- [Task A] Gather every line of the records that contains the word "image".

- [Document extract]
****************
Apple's Service Engineering team needs to enhance its internal cloud infrastructure offerings, specifically focusing on a high-performance batch compute platform that integrates the latest cloud hardware technologies with Apple's proprietary hardware and software. The goal is to deliver forward-looking, high-performance virtualized infrastructure to support the hardware and software teams powering the next generation of Apple devices, ensuring global scalability, high availability, and seamless operation for millions of customers.
Requirements
- Demonstrated knowledge and experience in distributed systems and operating systems, applied to build stable, performant, and secure execution environments
- Strong Linux / XNU development background, including kernel-level development
- Familiarity with all aspects of software development, from architecture to deployment and maintenance
- Ability to tackle and resolve complex issues across accelerator, virtualization, and networking layers, ensuring robust performance, stability, and security
- Quick learner and contributor to new code bases
- Fluency in Go (Golang), Python, C++ or similar languages in a systems context
- Prior experience working with diverse hardware, operating systems, container runtimes (lxc, docker, containerd), and virtualization stacks (Qemu, KVM, Libvirt on x86, ARM)
****************
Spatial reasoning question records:
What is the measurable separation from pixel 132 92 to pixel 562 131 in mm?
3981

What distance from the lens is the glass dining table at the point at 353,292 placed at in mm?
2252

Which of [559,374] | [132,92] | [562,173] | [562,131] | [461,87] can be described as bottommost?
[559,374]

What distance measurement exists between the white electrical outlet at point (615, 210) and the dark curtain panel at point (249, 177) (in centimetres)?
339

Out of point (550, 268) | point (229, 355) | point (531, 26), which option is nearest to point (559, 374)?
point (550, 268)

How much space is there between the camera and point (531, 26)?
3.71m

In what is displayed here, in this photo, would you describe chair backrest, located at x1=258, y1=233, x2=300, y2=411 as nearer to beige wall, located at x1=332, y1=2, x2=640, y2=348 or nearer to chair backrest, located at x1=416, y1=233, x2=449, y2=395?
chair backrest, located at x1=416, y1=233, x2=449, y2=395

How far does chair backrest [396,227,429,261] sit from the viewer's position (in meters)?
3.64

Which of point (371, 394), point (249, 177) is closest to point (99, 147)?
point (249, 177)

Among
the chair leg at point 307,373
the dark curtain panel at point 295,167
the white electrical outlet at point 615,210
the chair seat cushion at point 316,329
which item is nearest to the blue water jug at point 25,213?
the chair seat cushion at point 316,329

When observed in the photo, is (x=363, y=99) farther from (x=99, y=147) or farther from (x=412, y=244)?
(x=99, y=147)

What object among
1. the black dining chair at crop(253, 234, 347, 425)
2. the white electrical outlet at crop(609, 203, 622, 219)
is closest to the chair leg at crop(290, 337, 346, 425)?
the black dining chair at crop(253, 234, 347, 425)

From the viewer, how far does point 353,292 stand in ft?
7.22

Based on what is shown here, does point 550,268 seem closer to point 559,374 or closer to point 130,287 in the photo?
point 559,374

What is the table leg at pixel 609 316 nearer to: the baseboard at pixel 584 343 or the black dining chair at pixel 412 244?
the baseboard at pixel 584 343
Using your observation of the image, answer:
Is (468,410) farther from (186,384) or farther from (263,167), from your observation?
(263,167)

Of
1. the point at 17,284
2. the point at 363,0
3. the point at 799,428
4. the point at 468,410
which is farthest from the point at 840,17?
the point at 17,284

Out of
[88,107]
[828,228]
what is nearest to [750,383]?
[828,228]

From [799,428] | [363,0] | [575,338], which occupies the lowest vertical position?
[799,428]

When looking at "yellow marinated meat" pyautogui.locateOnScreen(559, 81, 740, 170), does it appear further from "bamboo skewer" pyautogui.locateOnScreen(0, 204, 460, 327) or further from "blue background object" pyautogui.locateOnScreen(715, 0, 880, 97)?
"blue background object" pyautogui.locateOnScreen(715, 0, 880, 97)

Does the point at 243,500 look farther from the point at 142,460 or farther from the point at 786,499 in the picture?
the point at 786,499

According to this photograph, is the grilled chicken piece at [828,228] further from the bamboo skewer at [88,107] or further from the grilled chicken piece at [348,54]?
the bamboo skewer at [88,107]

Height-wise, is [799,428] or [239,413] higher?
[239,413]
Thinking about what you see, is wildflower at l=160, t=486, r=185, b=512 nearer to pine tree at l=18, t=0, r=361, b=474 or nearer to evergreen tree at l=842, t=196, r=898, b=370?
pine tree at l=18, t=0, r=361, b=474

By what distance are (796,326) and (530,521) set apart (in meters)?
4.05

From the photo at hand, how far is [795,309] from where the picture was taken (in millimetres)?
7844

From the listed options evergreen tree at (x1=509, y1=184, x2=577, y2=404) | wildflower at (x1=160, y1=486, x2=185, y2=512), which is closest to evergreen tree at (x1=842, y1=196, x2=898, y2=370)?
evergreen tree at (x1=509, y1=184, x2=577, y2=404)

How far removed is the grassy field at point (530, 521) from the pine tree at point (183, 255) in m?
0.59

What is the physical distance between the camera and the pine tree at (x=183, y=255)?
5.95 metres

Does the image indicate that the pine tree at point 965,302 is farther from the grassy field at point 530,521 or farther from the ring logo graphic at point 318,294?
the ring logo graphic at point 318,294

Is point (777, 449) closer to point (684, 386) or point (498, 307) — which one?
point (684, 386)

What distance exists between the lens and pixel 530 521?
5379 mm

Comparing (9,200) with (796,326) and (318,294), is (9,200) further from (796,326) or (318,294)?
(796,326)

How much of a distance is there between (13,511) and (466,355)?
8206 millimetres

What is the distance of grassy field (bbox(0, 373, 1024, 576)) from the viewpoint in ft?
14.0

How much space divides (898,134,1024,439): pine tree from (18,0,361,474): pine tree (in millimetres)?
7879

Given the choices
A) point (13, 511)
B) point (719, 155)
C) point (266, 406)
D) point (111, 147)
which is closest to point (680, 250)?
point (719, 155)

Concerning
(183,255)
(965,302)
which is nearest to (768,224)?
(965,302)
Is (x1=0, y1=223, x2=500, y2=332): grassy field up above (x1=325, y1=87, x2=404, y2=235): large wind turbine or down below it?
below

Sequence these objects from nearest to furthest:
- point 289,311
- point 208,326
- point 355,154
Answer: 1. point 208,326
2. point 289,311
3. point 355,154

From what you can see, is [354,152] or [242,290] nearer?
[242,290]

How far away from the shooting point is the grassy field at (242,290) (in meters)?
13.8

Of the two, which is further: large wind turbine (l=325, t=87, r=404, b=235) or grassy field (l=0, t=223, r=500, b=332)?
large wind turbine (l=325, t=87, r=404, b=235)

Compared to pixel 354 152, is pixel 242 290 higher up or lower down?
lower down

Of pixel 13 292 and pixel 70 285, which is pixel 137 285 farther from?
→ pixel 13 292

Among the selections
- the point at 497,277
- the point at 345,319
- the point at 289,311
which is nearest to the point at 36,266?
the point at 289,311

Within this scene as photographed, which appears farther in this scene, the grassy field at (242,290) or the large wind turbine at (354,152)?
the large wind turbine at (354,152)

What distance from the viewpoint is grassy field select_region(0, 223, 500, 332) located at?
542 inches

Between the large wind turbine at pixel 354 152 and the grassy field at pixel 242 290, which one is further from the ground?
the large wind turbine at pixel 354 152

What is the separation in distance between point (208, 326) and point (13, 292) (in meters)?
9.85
****************
- [Task B] Which container runtimes does the job posting above name?

- [Exercise output A]
Using your observation of the image, answer:
Does the image indicate that the pine tree at point 965,302 is farther from the grassy field at point 530,521 or farther from the ring logo graphic at point 318,294?

- [Exercise output B] lxc, docker, and containerd